* **Your assignment**
Every entry below must be retyped exactly, and the pictures must be left out.

Supplied records: Begin

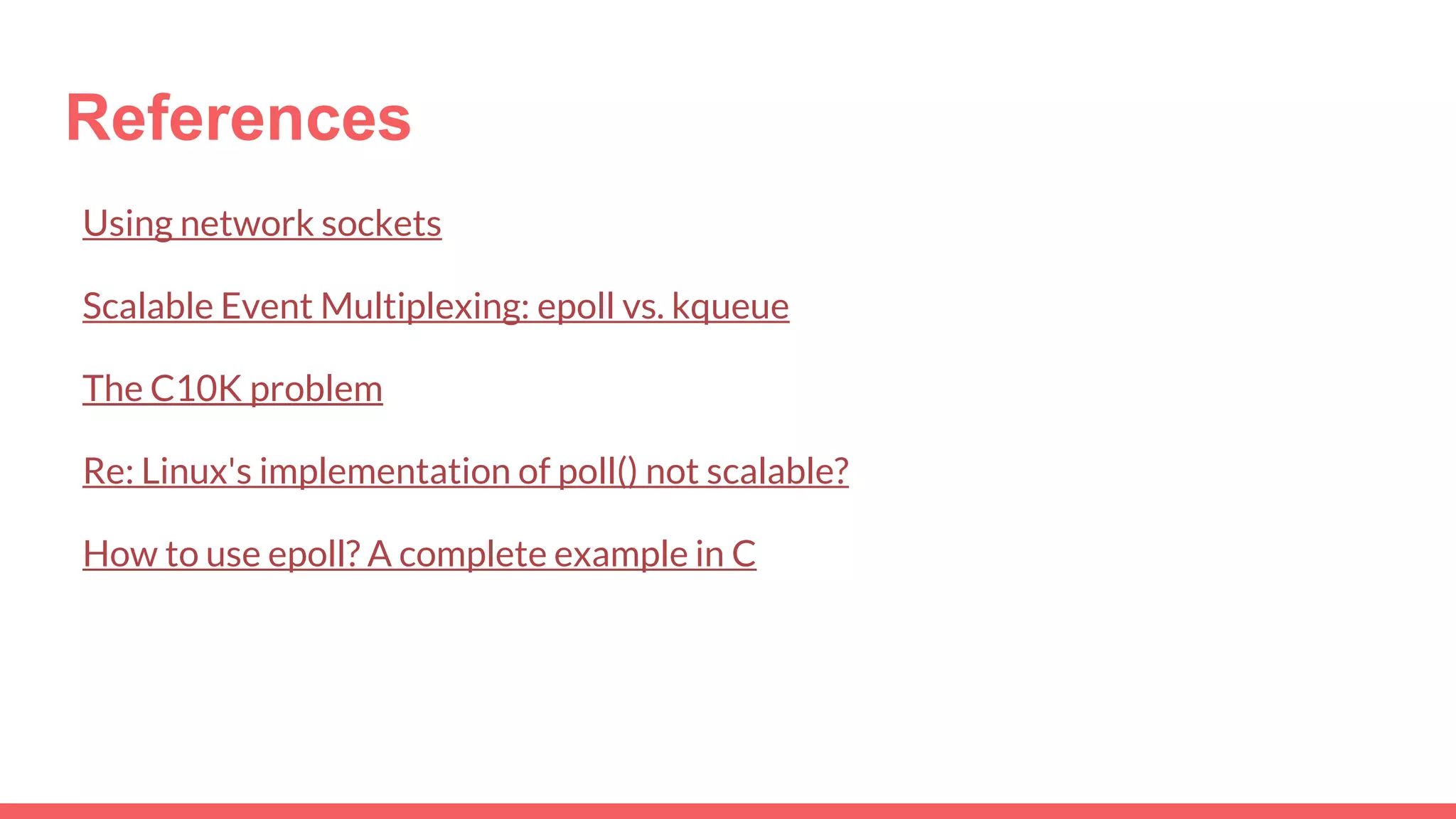 References

Using network sockets

Scalable Event Multiplexing: epoll vs. kqueue

The C10K problem

Re: Linux's implementation of poll() not scalable?

How to use epoll? A complete example in C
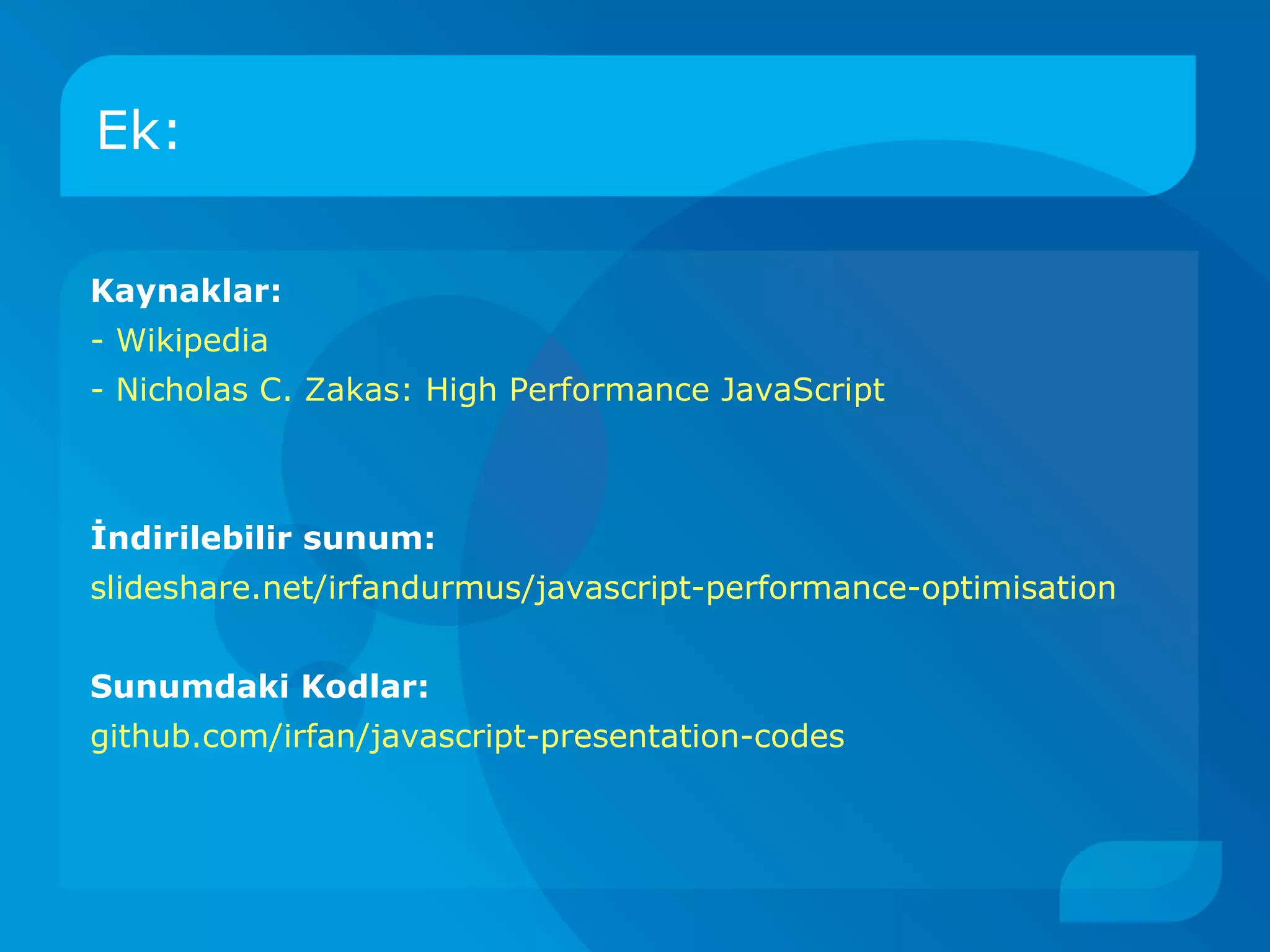 Ek:

Kaynaklar:
- Wikipedia
- Nicholas C. Zakas: High Performance JavaScript

İndirilebilir sunum:
slideshare.net/irfandurmus/javascript-performance-optimisation

Sunumdaki Kodlar:
github.com/irfan/javascript-presentation-codes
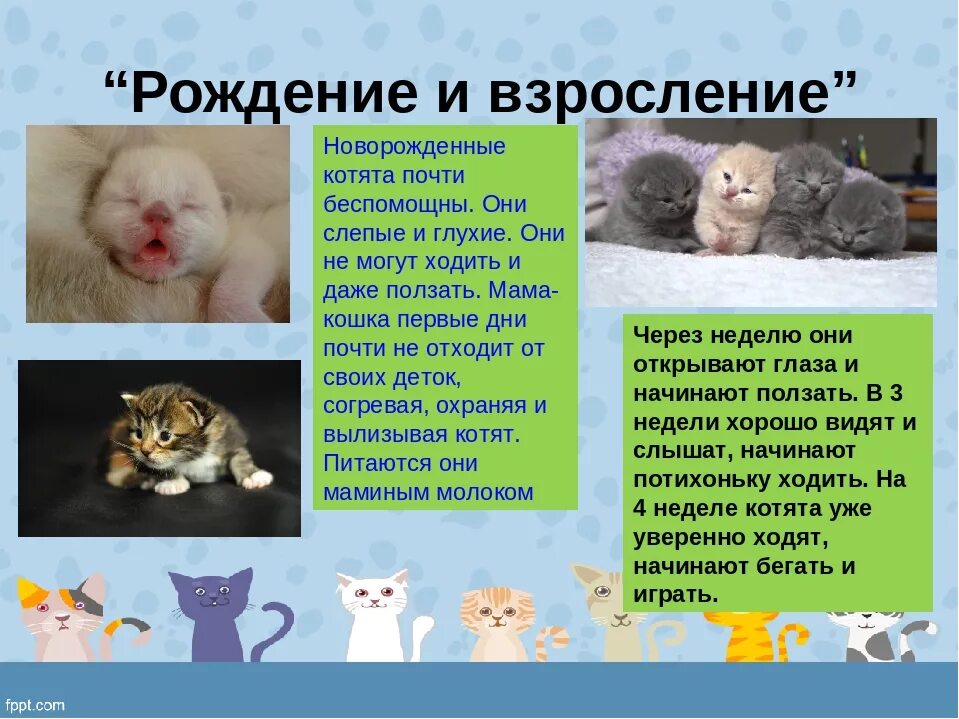 “Рождение и взросление”

Новорожденные котята почти беспомощны. Они слепые и глухие. Они не могут ходить и даже ползать. Мама-кошка первые дни почти не отходит от своих деток, согревая, охраняя и вылизывая котят. Питаются они маминым молоком

Через неделю они открывают глаза и начинают ползать. В 3 недели хорошо видят и слышат, начинают потихоньку ходить. На 4 неделе котята уже уверенно ходят, начинают бегать и играть.

fppt.com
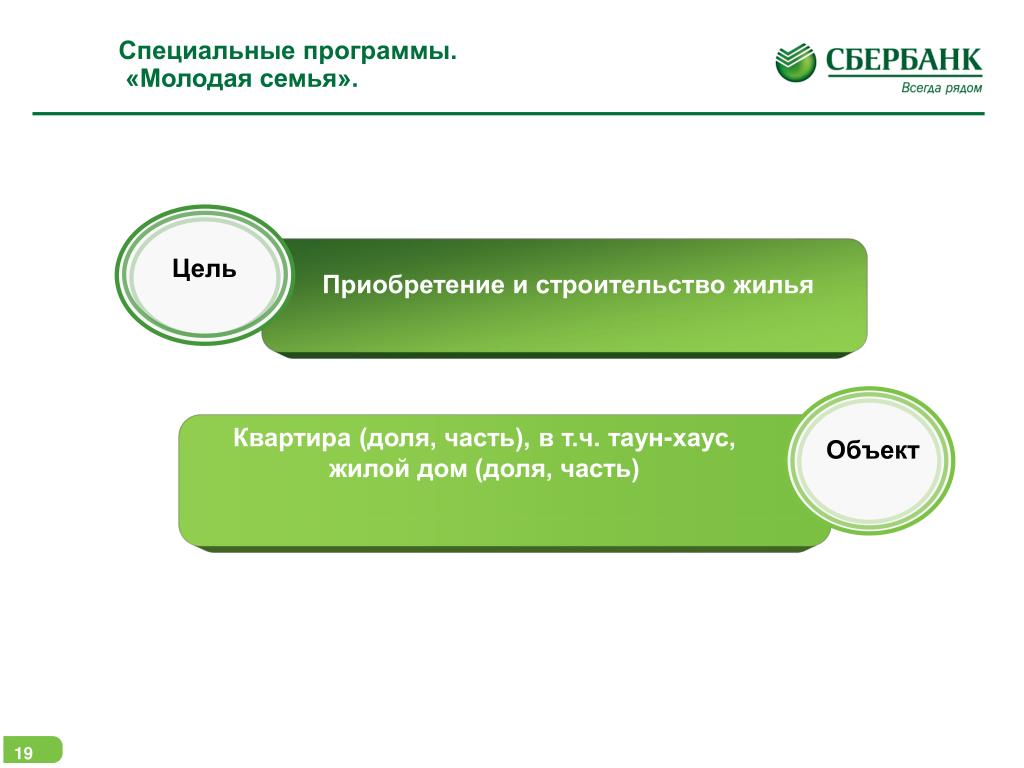 Специальные программы.
«Молодая семья».

СБЕРБАНК
Всегда рядом

Цель

Приобретение и строительство жилья

Квартира (доля, часть), в т.ч. таун-хаус, жилой дом (доля, часть)

Объект

19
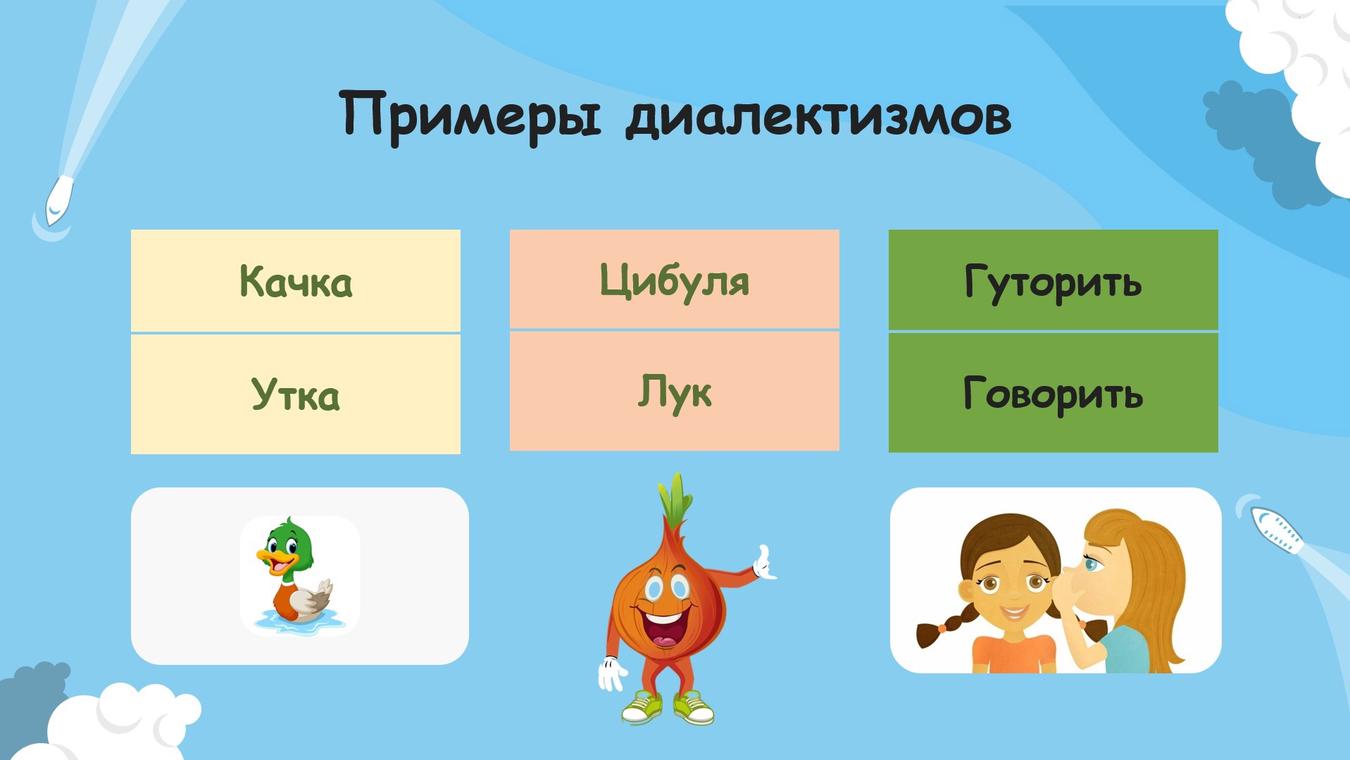 Примеры диалектизмов

Качка

Утка

Цибуля

Лук

Гуторить

Говорить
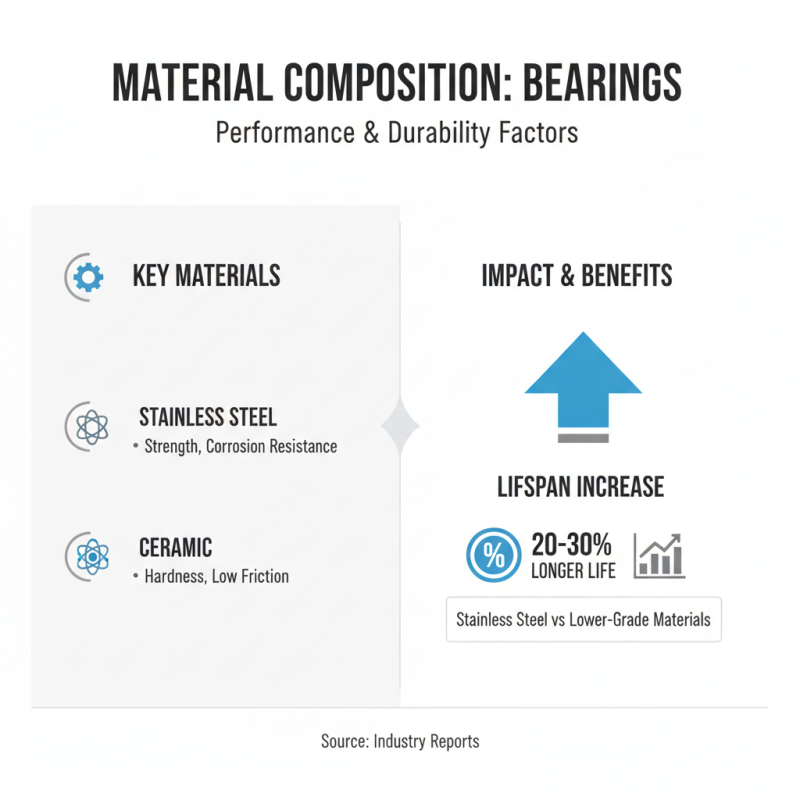 MATERIAL COMPOSITION: BEARINGS
Performance & Durability Factors

KEY MATERIALS

STAINLESS STEEL
• Strength, Corrosion Resistance

CERAMIC
• Hardness, Low Friction

IMPACT & BENEFITS

LIFSPAN INCREASE

%
20-30%
LONGER LIFE

Stainless Steel vs Lower-Grade Materials

Source: Industry Reports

Supplied records: End

* **Answer to the exercise**
 References

Using network sockets

Scalable Event Multiplexing: epoll vs. kqueue

The C10K problem

Re: Linux's implementation of poll() not scalable?

How to use epoll? A complete example in C
 Ek:

Kaynaklar:
- Wikipedia
- Nicholas C. Zakas: High Performance JavaScript

İndirilebilir sunum:
slideshare.net/irfandurmus/javascript-performance-optimisation

Sunumdaki Kodlar:
github.com/irfan/javascript-presentation-codes
 “Рождение и взросление”

Новорожденные котята почти беспомощны. Они слепые и глухие. Они не могут ходить и даже ползать. Мама-кошка первые дни почти не отходит от своих деток, согревая, охраняя и вылизывая котят. Питаются они маминым молоком

Через неделю они открывают глаза и начинают ползать. В 3 недели хорошо видят и слышат, начинают потихоньку ходить. На 4 неделе котята уже уверенно ходят, начинают бегать и играть.

fppt.com
 Специальные программы.
«Молодая семья».

СБЕРБАНК
Всегда рядом

Цель

Приобретение и строительство жилья

Квартира (доля, часть), в т.ч. таун-хаус, жилой дом (доля, часть)

Объект

19
 Примеры диалектизмов

Качка

Утка

Цибуля

Лук

Гуторить

Говорить
 MATERIAL COMPOSITION: BEARINGS
Performance & Durability Factors

KEY MATERIALS

STAINLESS STEEL
• Strength, Corrosion Resistance

CERAMIC
• Hardness, Low Friction

IMPACT & BENEFITS

LIFSPAN INCREASE

%
20-30%
LONGER LIFE

Stainless Steel vs Lower-Grade Materials

Source: Industry Reports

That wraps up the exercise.